Ученица. Предать, чтобы обрести себя - страница 33
Тайлер уехал. Ничего в доме больше не напоминало о нем, кроме одного. Каждый вечер после ужина я закрывала дверь в свою комнату и вытаскивала из-под постели старый плеер Тайлера. Я перетащила в свою комнату его стол. Когда пел хор, я усаживалась в его кресло и училась, точно так же, как тысячами вечером учился он. Я училась не истории и не математике. Я училась религии.
Любопытство пробудилось. Семя упало на добрую почву. Время и скука – вот все, что было нужно, чтобы оно проросло.

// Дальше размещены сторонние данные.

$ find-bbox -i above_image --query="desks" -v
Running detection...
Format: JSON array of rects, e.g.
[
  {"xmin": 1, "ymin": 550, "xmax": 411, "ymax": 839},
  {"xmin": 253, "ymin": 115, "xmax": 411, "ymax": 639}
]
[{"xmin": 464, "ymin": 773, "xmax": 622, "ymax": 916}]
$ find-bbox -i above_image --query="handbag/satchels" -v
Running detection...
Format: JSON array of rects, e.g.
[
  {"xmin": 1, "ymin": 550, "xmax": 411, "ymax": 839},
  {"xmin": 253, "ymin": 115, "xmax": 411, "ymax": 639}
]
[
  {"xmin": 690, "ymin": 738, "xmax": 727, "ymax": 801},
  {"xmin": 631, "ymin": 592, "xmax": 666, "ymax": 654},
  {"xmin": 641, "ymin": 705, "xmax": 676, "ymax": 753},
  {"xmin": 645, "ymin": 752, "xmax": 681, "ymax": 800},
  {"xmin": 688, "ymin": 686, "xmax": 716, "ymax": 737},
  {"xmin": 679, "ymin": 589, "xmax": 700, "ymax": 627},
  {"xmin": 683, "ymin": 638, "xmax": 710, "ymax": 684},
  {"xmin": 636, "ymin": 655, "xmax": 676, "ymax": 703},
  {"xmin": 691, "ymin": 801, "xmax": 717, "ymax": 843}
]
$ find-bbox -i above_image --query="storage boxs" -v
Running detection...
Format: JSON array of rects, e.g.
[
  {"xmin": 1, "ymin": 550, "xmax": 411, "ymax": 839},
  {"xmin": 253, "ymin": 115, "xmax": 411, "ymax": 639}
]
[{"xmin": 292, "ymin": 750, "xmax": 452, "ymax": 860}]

Дважды я прочла Книгу Мормонов. Прочитала Новый Завет – сначала быстро, потом медленно, делая пометки, справляясь с другими главами. Я даже пыталась писать короткие сочинения о вере и жертвенности. Сочинений моих никто не читал. Я писала их для себя, мне казалось, что и Тайлер учился для себя и только для себя. Затем я перешла к Ветхому Завету. Потом стала читать отцовские книги, которые по большей части представляли собой собрание речей, писем и дневников ранних мормонских пророков. Они были написаны на языке XIX века – резком, не всегда понятном, но очень точном. Поначалу я ничего не поняла. Но со временем мои глаза и уши привыкли к этому языку, и мне стало приятно знакомиться с фрагментами истории моего народа: сказаниями о пионерах, моих предках, которые пробивались через американские пустыни. Сказания были живыми и интересными, а вот лекции – абстрактными трактатами на непонятные философские темы. Именно этим абстракциям я и уделяла основное внимание.
Оглядываясь назад, я понимаю, что это и было моим образованием, самым важным в жизни: часы, которые я проводила за чужим столом, пробиваясь сквозь дебри мормонской доктрины, подражая брату, который меня бросил. Я приобрела очень важный навык – терпение, чтобы читать то, чего еще не понимала.
Когда снег на горе начал таять, руки мои покрылись жесткими мозолями. Время, проведенное на свалке, обострило мои рефлексы. Я стала различать низкое ворчание, которое издавал отец, бросая что-то тяжелое. Услышав его, я сразу бросалась на землю. Я столько времени проводила в грязи, что перестала ее замечать. Отец шутил, что я медленная, как патока, текущая вверх по холму.
Воспоминания о Тайлере поблекли, а с ними и его музыка, сменившаяся скрежетом и лязгом металла. Теперь по ночам я слышала эти звуки: позвякивание ржавого олова, звон медной проволоки, грохот железа.
Я оказалась в новом мире. Я смотрела на все глазами отца. Я видела ангелов – или, по крайней мере, воображала, что вижу их. Они следили за нами, когда мы разбирали металлолом, выходили вперед и ловили аккумуляторы и острые куски стальных труб, которые отец швырял через весь двор. Я перестала кричать, когда отец что-то кидал, и просто молилась.
В одиночку я работала быстрее. Как-то утром, когда отец был на северном конце свалки, у горы, я отправилась на южный конец, поближе к пастбищу. Я сложила в корзину две тысячи фунтов железа. Руки у меня болели. Я побежала к отцу – корзину нужно было освободить, а я не умела обращаться с погрузчиком – огромной машиной с телескопическими рычагами и большими черными колесами. Колеса были выше меня. Погрузчик поднимал корзину на 25 футов в воздух, а потом наклонял ее так, чтобы лом со страшным грохотом падал в трейлер. Эта пятидесятифутовая платформа, специально предназначенная для металлолома, была чем-то вроде гигантского ведра. Стенки трейлера были сделаны из толстого железа высотой 8 футов. Он вмещал в себя пятнадцать-двадцать корзин, то есть около 40 тыс. фунтов железа.